Williams has been a consultant to both the United Nations Office of Drugs and Crime and U.S. government agencies and also has given congressional testimony on organized crime. He was a joint author for a United Nations study on offshore financial centers and money laundering. Most recently, he has focused on alliances among criminal organizations, as well as on terrorist finances, drugs and violence in Mexico, and complexity theory and intelligence analysis. In 2001 and 2002, Williams spent a year at the U.S. Computer Emergency Readiness Team, where he worked on intelligence analysis for cyberthreats and financial cybercrime. He also has worked on terrorist finances, ungoverned spaces, and drug trafficking through West Africa. In 2007-09, he was a visiting research professor at the Strategic Studies Institute, the U.S. Army War College, where he wrote two monographs—The New Dark Age: The Decline of the State and U.S. Strategy (U.S. Army War College, 2008) and Criminals, Militias, and Insurgents: Organized Crime in Iraq (U.S. Army War College, 2009).

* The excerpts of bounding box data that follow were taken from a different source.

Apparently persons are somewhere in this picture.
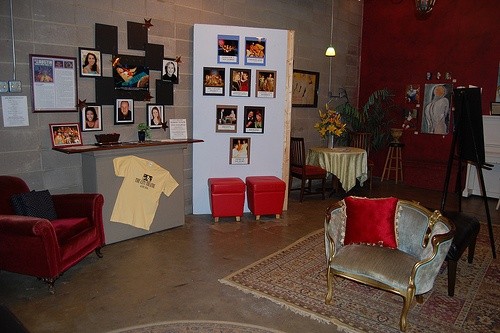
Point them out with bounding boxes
[206,73,222,85]
[56,62,62,68]
[233,140,248,157]
[54,127,78,145]
[233,72,248,86]
[250,42,264,57]
[220,44,234,53]
[83,53,98,74]
[218,109,235,124]
[118,101,131,121]
[246,110,262,127]
[38,70,52,82]
[85,107,99,129]
[151,107,161,124]
[163,62,176,80]
[259,74,274,91]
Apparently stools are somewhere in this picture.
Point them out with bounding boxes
[380,143,404,184]
[208,176,286,222]
[426,207,481,297]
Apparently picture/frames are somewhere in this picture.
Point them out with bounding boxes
[29,47,179,149]
[292,69,320,108]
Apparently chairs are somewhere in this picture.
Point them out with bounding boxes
[0,175,105,296]
[288,137,327,202]
[322,196,455,332]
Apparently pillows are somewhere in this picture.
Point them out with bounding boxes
[338,196,400,250]
[11,189,58,222]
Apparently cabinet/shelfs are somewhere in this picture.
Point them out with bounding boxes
[52,138,204,246]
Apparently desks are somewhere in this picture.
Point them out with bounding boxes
[305,148,368,198]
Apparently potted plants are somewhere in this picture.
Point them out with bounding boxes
[137,122,152,141]
[328,86,397,155]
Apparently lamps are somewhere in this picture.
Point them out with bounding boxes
[325,0,335,57]
[415,0,436,15]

Williams received his PhD degree from the University of Southampton, England, and his bachelor’s and master’s degrees from the University College of Wales.
The University of Pittsburgh established the Posvar Chair to honor late Pitt chancellor Wesley Posvar, who died on July 27, 2001. Posvar, who had been a Brigadier General in the U.S. Air Force, served as chancellor of the University from 1967 to 1991 and was renowned for his early recognition of the importance of international studies, establishing UCIS during his years as Pitt’s leader. He was a trustee of the Carnegie Endowment for International Peace, an advisory trustee of the Rand Corporation, and a founder and president of the International Studies Association. The Posvar Chair is always held by the professor who also serves as director of Pitt’s Ridgway Center.
The Matthew B. Ridgway Center for International Security Studies was established at the University of Pittsburgh in 1988 under the auspices of GSPIA and UCIS. Dedicated to the American general whom many historians credit with saving the U.S. position after China’s intervention in the Korean War, the center addresses in innovative ways new security challenges facing the United States and the international community.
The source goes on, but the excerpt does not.